**Fragmento citado:**
>>>>
Fidencio Treviño Maldonado |
Fidencio Treviño Maldonado se ocupa en el presente artículo de la inutilidad de los jóvenes
que forman parte de la alta burguesía mexicana y cuya vida transcurre en medio
de los excesos de la droga y de una vida que es fácil, pero tan inútil como la
de aquel personaje literario Pito Pérez, de la novela de José Rubén Romero.
La
Chelis no quería salir en el Chrysler 300 que de mala gana le prestó su madre,
Chelis temía la burla de sus amigas al verla en un auto común, ya que su
Maserati tenía dos días en el taller y la pieza para ese vehículo aun no
llegaba del extranjero. Esa noche estarían en la mansión de los Vianchis, en la
colonia Polanco y los padres de Adolfito viajando como siempre, para no variar
ahora estaban en Israel. La casona de esta familia, más allá del iluminado
jardín, tiene parqueadero para una veintena de coches y es notorio quien
llevaba cada marca de auto, eso sí, todos modelos y marcas en debe resaltar la
suntuosidad de cada vehículo.
<<<<
Datos almacenados:
>>>>
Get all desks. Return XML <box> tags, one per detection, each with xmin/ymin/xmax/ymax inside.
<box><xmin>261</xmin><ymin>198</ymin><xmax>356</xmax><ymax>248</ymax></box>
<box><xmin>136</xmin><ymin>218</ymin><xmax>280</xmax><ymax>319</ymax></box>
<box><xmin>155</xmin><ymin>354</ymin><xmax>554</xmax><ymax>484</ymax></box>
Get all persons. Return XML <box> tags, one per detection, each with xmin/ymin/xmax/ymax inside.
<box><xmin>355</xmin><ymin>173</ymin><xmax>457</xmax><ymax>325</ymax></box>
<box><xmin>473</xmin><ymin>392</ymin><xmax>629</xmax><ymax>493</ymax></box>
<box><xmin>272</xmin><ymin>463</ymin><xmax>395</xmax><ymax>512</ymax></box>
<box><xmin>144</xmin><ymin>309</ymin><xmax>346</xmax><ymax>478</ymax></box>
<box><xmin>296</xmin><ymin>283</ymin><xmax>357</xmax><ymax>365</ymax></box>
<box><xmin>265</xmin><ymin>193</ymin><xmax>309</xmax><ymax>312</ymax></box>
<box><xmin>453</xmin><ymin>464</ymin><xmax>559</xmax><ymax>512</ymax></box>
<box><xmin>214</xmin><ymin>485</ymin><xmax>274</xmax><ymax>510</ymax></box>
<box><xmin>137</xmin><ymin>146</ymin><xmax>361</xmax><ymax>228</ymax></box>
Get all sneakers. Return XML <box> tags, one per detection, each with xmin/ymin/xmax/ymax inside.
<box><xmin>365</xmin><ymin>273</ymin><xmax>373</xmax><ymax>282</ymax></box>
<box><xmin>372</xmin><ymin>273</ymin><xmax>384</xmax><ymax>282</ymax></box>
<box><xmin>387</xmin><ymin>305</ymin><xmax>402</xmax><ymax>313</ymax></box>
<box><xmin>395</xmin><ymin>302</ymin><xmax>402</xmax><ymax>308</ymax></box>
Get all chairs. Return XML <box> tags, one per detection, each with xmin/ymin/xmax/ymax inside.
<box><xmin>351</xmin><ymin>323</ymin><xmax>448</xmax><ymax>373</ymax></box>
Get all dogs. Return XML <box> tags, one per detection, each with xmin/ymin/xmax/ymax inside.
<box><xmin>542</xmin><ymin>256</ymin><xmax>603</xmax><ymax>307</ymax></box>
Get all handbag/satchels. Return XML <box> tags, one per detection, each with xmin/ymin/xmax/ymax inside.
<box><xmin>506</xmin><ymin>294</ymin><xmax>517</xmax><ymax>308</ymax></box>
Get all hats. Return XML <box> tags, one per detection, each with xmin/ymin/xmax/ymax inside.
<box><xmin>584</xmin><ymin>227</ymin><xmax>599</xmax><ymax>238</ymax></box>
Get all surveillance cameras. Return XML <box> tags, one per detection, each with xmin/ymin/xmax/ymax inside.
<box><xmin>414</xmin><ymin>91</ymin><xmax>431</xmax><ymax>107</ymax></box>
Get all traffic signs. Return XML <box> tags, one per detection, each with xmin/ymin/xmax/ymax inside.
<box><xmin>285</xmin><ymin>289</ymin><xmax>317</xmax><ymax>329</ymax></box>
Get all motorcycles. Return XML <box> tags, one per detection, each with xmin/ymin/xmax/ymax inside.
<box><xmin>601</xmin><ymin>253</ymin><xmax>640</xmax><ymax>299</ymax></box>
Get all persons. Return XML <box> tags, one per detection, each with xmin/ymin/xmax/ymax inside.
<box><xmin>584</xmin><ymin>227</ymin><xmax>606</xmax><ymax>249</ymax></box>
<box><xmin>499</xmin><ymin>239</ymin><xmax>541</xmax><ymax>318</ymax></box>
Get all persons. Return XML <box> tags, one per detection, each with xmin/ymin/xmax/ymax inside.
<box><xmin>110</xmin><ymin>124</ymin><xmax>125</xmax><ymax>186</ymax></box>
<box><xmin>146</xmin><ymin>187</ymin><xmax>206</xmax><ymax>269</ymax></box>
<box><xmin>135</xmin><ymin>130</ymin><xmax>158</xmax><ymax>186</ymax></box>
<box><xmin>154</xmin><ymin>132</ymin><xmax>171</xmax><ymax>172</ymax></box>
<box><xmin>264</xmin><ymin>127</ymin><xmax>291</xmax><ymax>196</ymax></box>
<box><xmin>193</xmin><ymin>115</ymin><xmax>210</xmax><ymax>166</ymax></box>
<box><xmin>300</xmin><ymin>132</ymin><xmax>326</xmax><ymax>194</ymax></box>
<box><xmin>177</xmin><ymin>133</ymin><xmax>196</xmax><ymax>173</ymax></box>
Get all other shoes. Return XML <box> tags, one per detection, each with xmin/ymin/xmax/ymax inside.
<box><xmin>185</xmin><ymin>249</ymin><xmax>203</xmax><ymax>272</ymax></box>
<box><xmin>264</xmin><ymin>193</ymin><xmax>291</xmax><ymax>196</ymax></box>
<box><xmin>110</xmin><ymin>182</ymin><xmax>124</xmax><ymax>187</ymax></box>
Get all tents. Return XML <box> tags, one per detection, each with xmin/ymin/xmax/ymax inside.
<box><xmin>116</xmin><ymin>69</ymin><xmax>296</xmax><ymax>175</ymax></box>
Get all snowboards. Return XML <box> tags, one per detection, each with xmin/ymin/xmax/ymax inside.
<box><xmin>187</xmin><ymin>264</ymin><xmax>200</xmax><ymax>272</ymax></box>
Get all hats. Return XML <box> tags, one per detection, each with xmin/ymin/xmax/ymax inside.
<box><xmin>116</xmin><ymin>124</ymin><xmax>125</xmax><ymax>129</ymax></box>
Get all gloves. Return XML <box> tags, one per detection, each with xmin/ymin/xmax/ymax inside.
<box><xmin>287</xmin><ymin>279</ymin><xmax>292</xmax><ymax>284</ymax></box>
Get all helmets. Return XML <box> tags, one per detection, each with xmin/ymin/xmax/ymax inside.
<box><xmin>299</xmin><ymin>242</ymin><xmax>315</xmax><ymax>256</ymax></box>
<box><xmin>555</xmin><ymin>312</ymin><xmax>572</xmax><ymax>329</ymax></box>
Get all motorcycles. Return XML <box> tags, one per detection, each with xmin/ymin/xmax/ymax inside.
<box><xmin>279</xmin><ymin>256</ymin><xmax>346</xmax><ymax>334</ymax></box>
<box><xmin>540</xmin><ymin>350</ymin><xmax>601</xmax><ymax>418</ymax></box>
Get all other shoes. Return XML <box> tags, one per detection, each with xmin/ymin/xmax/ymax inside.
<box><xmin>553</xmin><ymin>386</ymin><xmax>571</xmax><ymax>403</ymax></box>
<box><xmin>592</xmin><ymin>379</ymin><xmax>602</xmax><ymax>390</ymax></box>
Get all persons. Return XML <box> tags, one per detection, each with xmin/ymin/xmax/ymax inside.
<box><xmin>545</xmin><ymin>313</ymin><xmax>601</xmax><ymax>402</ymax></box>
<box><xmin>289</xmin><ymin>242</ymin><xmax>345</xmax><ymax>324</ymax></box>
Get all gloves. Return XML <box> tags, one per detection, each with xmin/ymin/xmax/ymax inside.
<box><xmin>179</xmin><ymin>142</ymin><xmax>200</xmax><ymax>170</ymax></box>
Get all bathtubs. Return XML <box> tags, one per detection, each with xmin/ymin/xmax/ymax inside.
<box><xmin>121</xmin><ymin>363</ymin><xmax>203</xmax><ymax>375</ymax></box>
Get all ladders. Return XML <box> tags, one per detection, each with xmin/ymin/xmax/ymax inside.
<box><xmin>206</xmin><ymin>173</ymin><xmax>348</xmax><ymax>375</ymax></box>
<<<<
**Tu objetivo:**
Según el fragmento citado, ¿por qué Chelis no quería salir en el Chrysler 300 que le prestó su madre? Responde en una a tres oraciones.

**La respuesta:**
Chelis temía que sus amigas se burlaran de ella al verla en un auto común. Tenía que usar el Chrysler porque su Maserati llevaba dos días en el taller y la pieza que necesitaba aún no llegaba del extranjero.